> **Object detection data**
┌──
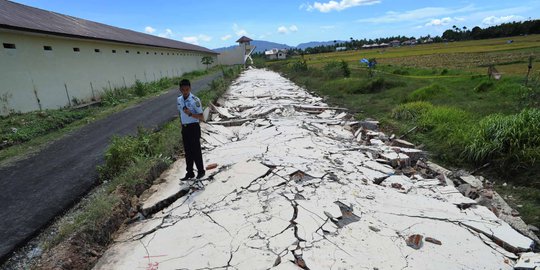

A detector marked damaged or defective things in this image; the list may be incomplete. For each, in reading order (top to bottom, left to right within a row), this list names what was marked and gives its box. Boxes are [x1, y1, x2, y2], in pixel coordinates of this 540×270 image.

cracked road [94, 68, 536, 268]
earthquake damage [94, 68, 540, 270]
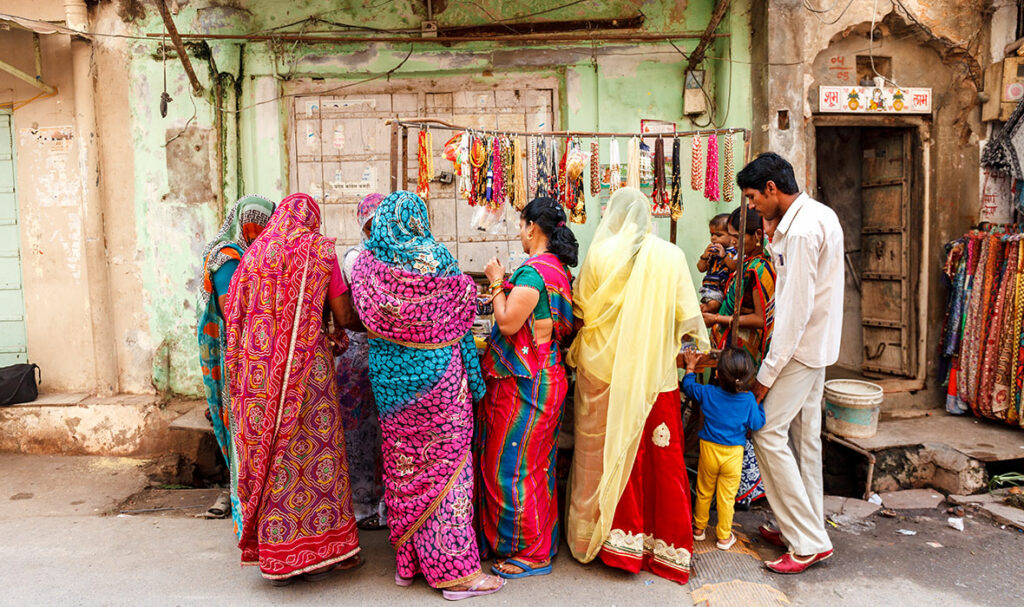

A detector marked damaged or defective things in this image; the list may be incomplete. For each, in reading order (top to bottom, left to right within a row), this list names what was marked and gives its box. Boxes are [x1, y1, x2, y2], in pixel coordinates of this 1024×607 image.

peeling plaster wall [757, 2, 1003, 405]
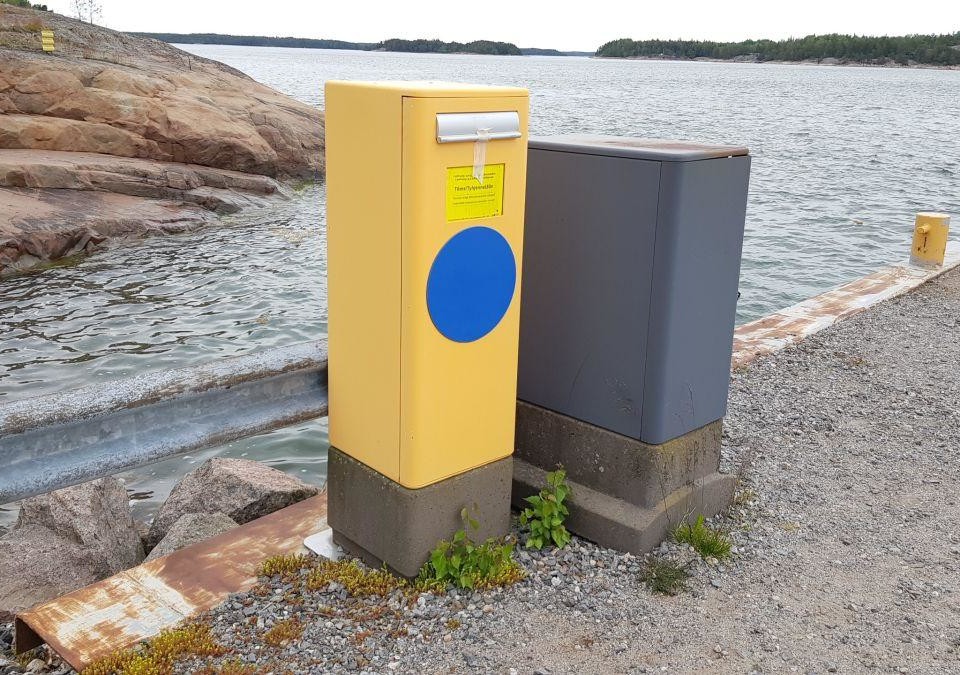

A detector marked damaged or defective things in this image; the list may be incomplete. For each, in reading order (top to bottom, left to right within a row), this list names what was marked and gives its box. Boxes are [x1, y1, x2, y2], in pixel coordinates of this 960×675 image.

rusty metal ramp [15, 494, 328, 672]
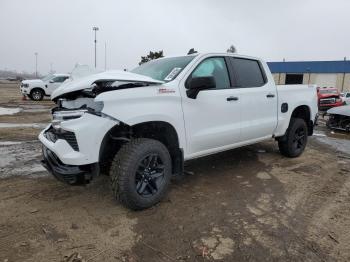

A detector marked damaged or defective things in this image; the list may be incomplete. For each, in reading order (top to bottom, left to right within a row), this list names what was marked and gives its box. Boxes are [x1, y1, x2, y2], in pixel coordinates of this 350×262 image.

crumpled hood [52, 69, 164, 99]
damaged front end [326, 105, 350, 132]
└──
> **Task requirements**
Return all of the lines above exactly as they appear, leaving out the pictures.

> **Output for this task**
A detector marked damaged or defective things in this image; the list may be incomplete. For each, in reading order (top to bottom, left to right within a row), this list names what was marked and gives its box. Boxes are [x1, y1, x2, y2], in pixel coordinates of this 540×270 image.

cracked road [94, 68, 536, 268]
earthquake damage [94, 68, 540, 270]

A detector marked damaged or defective things in this image; the list may be incomplete. For each, in reading order (top to bottom, left to right within a row), this list names what was marked and gives its box. Boxes are [x1, y1, x2, y2], in pixel coordinates of this 1024×607 image.

peeling plaster wall [757, 2, 1003, 405]

A detector marked damaged or defective things in this image; the list may be incomplete. For each, in reading order (top to bottom, left to right within a row), this list names what was marked and gives its box. Boxes are [x1, y1, x2, y2], in pixel coordinates of this 960×675 image.

rusty metal ramp [15, 494, 328, 672]

A detector marked damaged or defective things in this image; the list may be incomplete. For each, in reading order (top to bottom, left to right within a row), this list names what was marked and gives its box. Boxes are [x1, y1, x2, y2], in pixel coordinates of this 350×262 image.

crumpled hood [52, 69, 164, 99]
damaged front end [326, 105, 350, 132]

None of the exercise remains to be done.